Items stored from a collection:

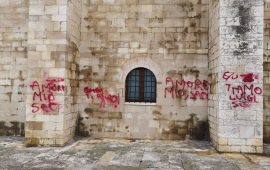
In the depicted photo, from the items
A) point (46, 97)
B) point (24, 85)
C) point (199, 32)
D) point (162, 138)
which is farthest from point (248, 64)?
point (24, 85)

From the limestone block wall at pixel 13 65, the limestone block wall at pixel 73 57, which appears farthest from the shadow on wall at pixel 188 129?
the limestone block wall at pixel 13 65

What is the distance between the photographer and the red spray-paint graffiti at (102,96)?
945cm

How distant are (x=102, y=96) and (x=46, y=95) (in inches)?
74.6

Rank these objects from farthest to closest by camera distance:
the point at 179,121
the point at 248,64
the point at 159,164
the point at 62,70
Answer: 1. the point at 179,121
2. the point at 62,70
3. the point at 248,64
4. the point at 159,164

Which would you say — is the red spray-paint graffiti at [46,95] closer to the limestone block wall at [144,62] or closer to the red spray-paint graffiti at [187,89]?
the limestone block wall at [144,62]

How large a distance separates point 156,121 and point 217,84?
7.77 ft

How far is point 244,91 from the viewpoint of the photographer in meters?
7.67

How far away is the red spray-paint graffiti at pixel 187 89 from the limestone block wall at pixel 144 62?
0.03 m

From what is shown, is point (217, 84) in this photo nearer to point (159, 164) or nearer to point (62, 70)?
point (159, 164)

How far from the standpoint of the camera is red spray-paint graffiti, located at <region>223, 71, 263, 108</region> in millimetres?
7641

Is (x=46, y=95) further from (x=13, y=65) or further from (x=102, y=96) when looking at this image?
(x=13, y=65)

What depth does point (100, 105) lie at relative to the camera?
31.2 ft

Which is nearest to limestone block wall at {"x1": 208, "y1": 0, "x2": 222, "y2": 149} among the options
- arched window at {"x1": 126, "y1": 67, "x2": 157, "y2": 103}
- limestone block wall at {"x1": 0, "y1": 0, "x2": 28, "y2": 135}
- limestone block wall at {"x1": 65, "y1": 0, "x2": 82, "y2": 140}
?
arched window at {"x1": 126, "y1": 67, "x2": 157, "y2": 103}

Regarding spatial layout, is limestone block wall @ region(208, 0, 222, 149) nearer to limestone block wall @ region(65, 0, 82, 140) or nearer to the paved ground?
the paved ground
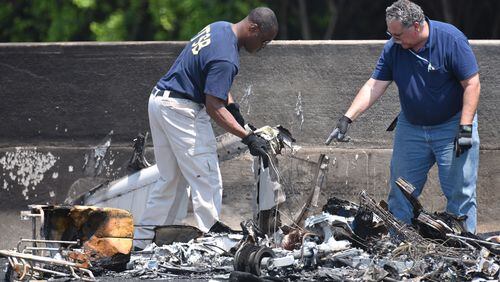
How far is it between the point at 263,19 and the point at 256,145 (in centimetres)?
90

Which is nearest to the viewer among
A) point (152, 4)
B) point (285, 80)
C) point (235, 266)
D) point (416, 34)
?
point (235, 266)

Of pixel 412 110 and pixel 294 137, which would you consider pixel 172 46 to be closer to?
pixel 294 137

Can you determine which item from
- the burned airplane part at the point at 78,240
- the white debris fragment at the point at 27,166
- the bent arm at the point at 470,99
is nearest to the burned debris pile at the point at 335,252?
the burned airplane part at the point at 78,240

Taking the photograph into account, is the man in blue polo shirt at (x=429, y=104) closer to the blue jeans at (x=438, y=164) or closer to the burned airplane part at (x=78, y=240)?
the blue jeans at (x=438, y=164)

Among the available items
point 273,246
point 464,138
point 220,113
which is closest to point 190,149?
point 220,113

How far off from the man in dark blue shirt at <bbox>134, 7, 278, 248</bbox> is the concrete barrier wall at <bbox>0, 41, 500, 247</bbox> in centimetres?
70

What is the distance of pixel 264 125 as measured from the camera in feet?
31.7

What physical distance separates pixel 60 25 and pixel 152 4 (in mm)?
1134

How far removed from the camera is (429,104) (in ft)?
27.8

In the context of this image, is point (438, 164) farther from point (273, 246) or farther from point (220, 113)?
point (220, 113)

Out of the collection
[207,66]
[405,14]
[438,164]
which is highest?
[405,14]

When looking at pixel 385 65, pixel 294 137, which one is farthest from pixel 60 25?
pixel 385 65

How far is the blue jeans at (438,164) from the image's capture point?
28.0 ft

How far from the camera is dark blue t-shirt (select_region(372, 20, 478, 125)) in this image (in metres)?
8.38
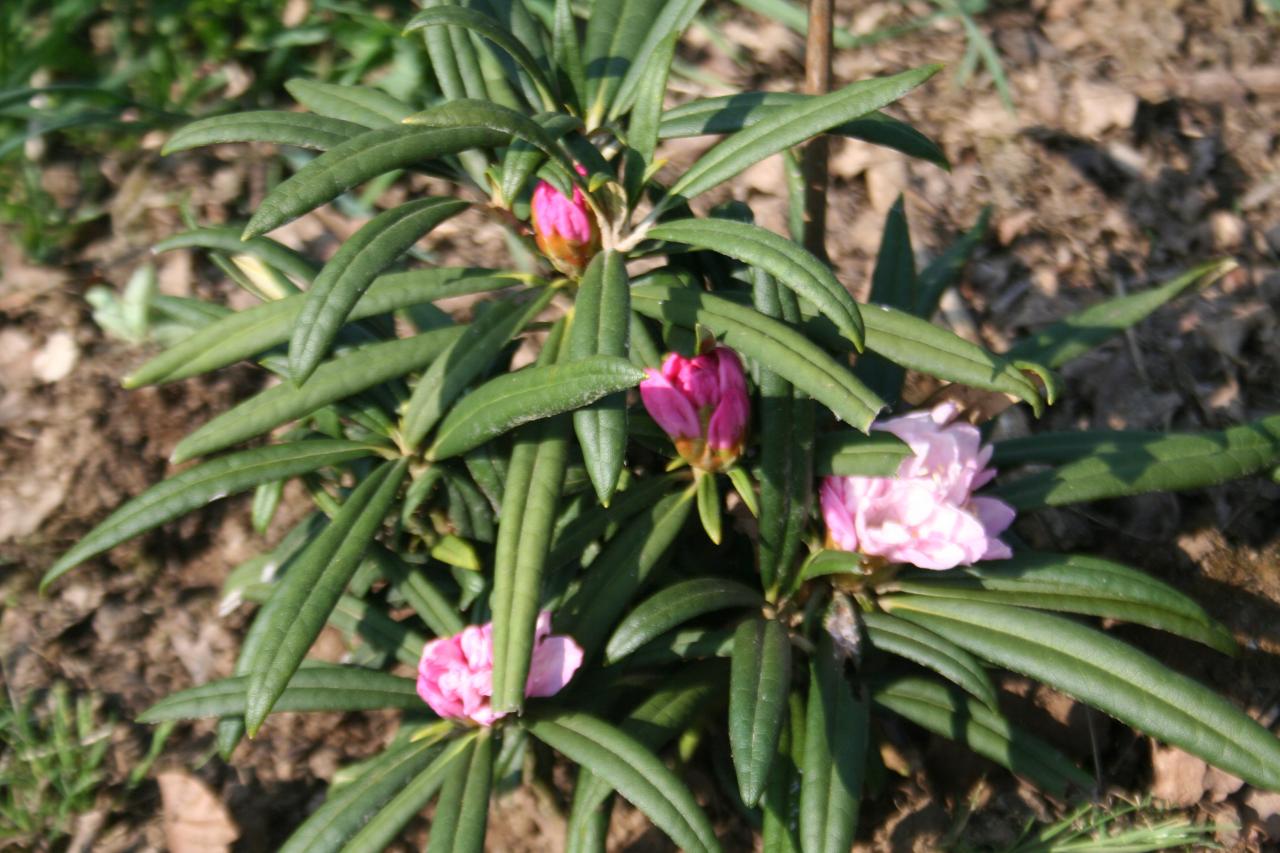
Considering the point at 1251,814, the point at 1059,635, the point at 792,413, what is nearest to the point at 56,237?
the point at 792,413

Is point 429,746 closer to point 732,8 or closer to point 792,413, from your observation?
point 792,413

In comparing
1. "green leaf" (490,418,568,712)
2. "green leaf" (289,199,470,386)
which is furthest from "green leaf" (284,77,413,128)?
"green leaf" (490,418,568,712)

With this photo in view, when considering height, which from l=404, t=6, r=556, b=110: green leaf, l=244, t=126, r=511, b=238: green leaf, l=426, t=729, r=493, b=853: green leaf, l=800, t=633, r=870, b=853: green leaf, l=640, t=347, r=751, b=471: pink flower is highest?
l=404, t=6, r=556, b=110: green leaf

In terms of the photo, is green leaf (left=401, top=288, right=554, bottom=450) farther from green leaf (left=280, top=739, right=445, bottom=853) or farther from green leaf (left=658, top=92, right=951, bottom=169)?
green leaf (left=280, top=739, right=445, bottom=853)

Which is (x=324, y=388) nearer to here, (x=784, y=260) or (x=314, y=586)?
(x=314, y=586)

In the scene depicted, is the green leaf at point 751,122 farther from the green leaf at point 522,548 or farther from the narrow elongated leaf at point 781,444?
the green leaf at point 522,548
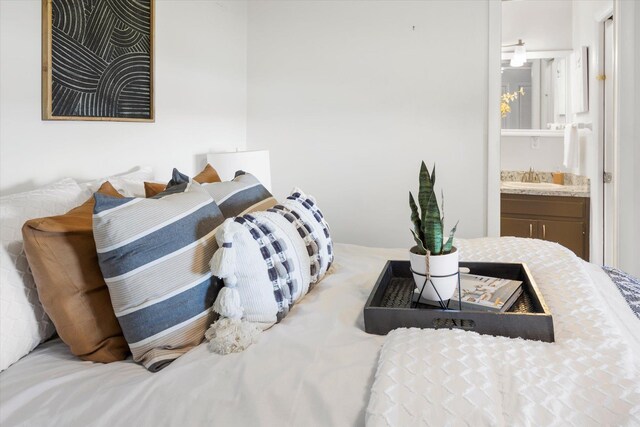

STATED PROBLEM: Gather each line of the data above that contains the word "arched", and copy those lines.

EXERCISE RESULT:
- arched window at {"x1": 126, "y1": 67, "x2": 157, "y2": 103}
arched window at {"x1": 126, "y1": 67, "x2": 157, "y2": 103}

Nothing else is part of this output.